> **Exercise set**
A: According to the passage on food mislabeling below, what might fruit juices or honey be diluted with?
B: Duplicate the passage on food mislabeling below from "Everybody involved in" up to and including "dangerous to customers.".

> **Given passage**
• • • • • • •
Everybody involved in the food distribution chain, from product manufacturers to co-packers to distributors, needs to make sure that food product labels are always accurate. Mislabeling food products occurs when the labels do not accurately reflect the ingredients within the product. This can happen by accident if the safety processes are not fully understood at a facility or due to miscommunication, or more seriously, products may be mislabeled deliberately. Either way, incorrect or incomplete information on food labels can be seriously dangerous to customers.
One of the biggest dangers involved with mislabeling food products is that it can expose customers to allergens that could be potentially dangerous for them. With over 160 different foods that cause allergic reactions in certain people with food allergies, it’s so important to ensure that customers are aware that an allergen they might have a reaction to is present in a food item before they buy it. The most common food items that cause allergic reactions are milk, eggs, peanuts, mustard, fish, crustaceans and mollusks, sesame seeds, sulfites, soy, tree nuts, and wheat. These allergens should always be declared on labels when present in food, or when they are present in the same facility that a food item has been produced in.
Mislabeling food products can be done deliberately to mislead customers and get them to pay more for certain food items. In cases like this, foods are often made with certain ingredients, then labeled falsely to mislead customers about the content or concentration of these ingredients. For example, fruit juices or honey might be diluted with corn syrup, but the label will make it appear that there is much more honey or fruit juice present in the product. Some companies combine oils such as olive oil with cheaper alternatives and even add food coloring to products to make it appear that the level of ingredients they claim to use is genuine. Any company doing this is subject to legal action and fines, which is why it’s always better for both you and your customers to use accurate and clear ingredients labeling from Diagraph.
• • • • • • •
> **Source information**
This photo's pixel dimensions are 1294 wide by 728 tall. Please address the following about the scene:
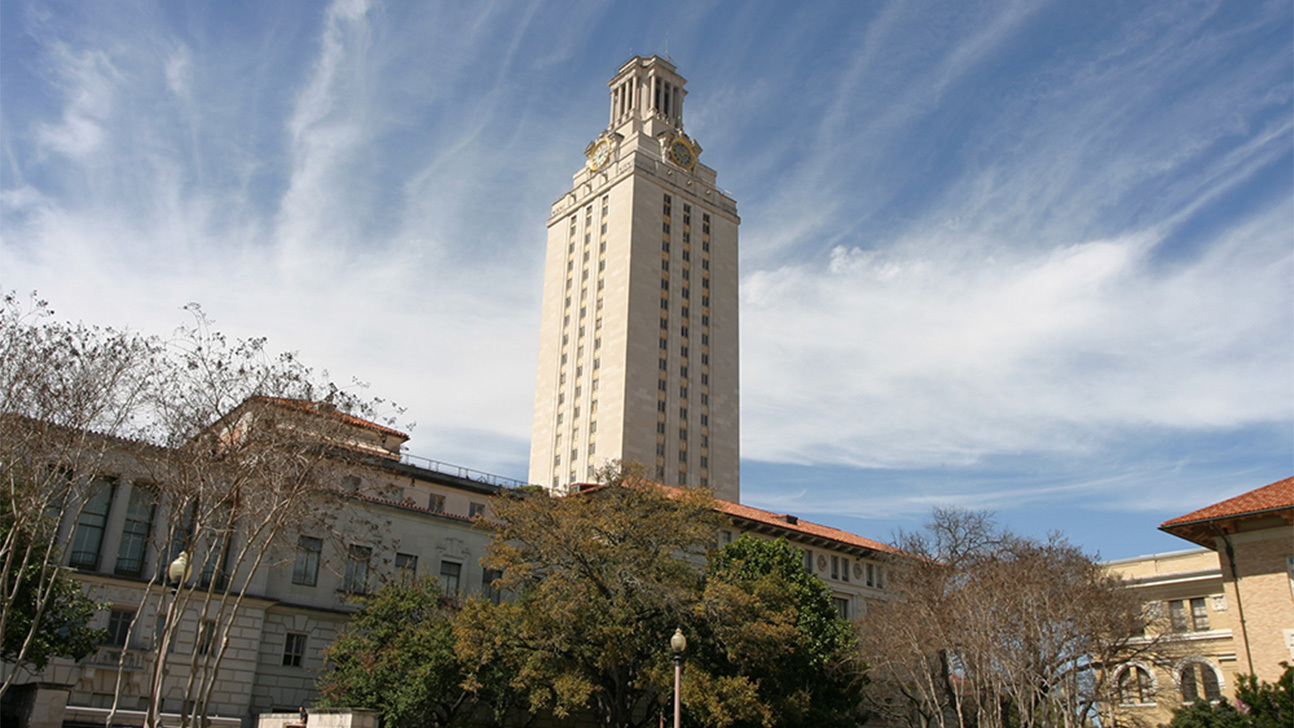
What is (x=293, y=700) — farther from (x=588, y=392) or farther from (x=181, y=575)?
(x=588, y=392)

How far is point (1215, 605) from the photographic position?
46938 millimetres

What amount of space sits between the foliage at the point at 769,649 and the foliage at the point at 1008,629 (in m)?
2.21

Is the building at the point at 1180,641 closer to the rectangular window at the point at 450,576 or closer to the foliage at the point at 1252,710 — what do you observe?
the foliage at the point at 1252,710

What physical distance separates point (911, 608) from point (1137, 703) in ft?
49.4

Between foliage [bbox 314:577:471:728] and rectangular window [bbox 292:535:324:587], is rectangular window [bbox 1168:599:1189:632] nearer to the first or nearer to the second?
foliage [bbox 314:577:471:728]

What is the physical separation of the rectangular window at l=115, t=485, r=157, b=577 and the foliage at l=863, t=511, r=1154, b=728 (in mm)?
32700

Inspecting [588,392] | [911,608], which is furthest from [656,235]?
[911,608]

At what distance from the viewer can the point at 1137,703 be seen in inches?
1906

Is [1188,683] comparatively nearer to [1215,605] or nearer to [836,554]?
[1215,605]

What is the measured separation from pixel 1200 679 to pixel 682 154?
282 feet

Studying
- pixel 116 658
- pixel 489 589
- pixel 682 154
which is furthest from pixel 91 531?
pixel 682 154

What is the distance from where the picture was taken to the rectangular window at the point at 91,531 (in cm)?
3944

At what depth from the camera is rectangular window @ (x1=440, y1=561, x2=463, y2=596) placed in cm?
4856

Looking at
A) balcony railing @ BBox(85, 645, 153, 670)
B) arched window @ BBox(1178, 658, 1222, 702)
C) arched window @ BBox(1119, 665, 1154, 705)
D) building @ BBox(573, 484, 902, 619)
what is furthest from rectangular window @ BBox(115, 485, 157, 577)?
arched window @ BBox(1178, 658, 1222, 702)
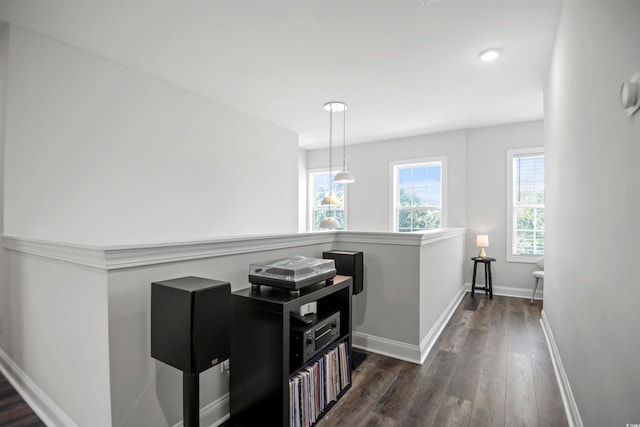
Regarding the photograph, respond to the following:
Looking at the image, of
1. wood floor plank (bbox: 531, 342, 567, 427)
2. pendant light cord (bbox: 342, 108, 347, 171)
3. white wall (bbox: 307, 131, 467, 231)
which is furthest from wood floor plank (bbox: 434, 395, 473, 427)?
white wall (bbox: 307, 131, 467, 231)

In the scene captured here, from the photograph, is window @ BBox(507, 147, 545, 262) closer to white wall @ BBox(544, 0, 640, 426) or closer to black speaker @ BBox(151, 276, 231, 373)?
white wall @ BBox(544, 0, 640, 426)

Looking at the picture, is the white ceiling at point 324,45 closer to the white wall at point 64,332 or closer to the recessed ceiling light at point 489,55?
the recessed ceiling light at point 489,55

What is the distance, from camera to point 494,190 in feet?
16.3

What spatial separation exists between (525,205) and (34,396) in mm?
5833

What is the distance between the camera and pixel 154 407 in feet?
5.13

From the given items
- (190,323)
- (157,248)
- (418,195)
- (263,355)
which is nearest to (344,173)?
(418,195)

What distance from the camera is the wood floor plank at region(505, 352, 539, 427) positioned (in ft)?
6.19

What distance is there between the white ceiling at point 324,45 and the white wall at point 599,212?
578 millimetres

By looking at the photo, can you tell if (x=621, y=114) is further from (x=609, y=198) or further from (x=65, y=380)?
(x=65, y=380)

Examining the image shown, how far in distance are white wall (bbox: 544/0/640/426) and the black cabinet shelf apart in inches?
53.1

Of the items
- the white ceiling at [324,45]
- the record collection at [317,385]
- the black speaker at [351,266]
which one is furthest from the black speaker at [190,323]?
the white ceiling at [324,45]

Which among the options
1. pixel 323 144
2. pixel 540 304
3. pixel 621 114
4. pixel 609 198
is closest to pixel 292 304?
pixel 609 198

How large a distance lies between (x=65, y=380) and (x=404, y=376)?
7.10 ft

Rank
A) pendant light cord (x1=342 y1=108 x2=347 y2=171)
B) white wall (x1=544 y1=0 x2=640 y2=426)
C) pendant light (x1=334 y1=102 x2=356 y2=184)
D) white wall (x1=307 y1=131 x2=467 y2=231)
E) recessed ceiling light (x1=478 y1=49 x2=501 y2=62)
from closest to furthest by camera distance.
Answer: white wall (x1=544 y1=0 x2=640 y2=426)
recessed ceiling light (x1=478 y1=49 x2=501 y2=62)
pendant light (x1=334 y1=102 x2=356 y2=184)
pendant light cord (x1=342 y1=108 x2=347 y2=171)
white wall (x1=307 y1=131 x2=467 y2=231)
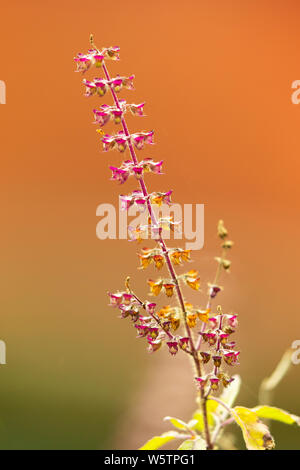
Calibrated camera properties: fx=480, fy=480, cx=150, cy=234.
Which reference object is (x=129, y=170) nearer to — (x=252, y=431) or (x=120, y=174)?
(x=120, y=174)

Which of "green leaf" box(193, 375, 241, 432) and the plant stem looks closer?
the plant stem

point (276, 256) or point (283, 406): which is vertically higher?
point (276, 256)

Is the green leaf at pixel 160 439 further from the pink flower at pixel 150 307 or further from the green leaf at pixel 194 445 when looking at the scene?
the pink flower at pixel 150 307

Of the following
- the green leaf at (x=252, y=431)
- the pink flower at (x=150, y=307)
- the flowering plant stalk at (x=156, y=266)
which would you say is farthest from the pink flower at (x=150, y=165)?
the green leaf at (x=252, y=431)

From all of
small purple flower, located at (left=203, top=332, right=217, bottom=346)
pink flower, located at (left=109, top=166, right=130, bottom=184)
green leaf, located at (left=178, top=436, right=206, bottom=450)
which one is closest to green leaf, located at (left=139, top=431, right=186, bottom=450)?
green leaf, located at (left=178, top=436, right=206, bottom=450)

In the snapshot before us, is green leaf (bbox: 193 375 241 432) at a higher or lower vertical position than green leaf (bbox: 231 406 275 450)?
lower

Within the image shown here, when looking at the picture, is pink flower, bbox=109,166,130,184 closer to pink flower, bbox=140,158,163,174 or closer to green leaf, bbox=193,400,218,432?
pink flower, bbox=140,158,163,174
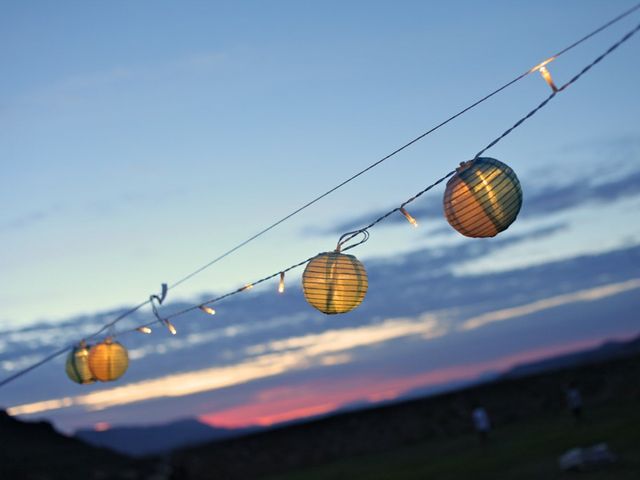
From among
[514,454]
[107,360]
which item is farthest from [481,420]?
[107,360]

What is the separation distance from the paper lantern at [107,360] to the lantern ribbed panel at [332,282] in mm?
3566

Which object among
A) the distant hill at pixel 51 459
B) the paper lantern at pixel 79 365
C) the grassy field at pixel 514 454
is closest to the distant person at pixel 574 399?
the grassy field at pixel 514 454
• • • • • • •
> **Your written answers**
A: Corn syrup.

B:
Everybody involved in the food distribution chain, from product manufacturers to co-packers to distributors, needs to make sure that food product labels are always accurate. Mislabeling food products occurs when the labels do not accurately reflect the ingredients within the product. This can happen by accident if the safety processes are not fully understood at a facility or due to miscommunication, or more seriously, products may be mislabeled deliberately. Either way, incorrect or incomplete information on food labels can be seriously dangerous to customers.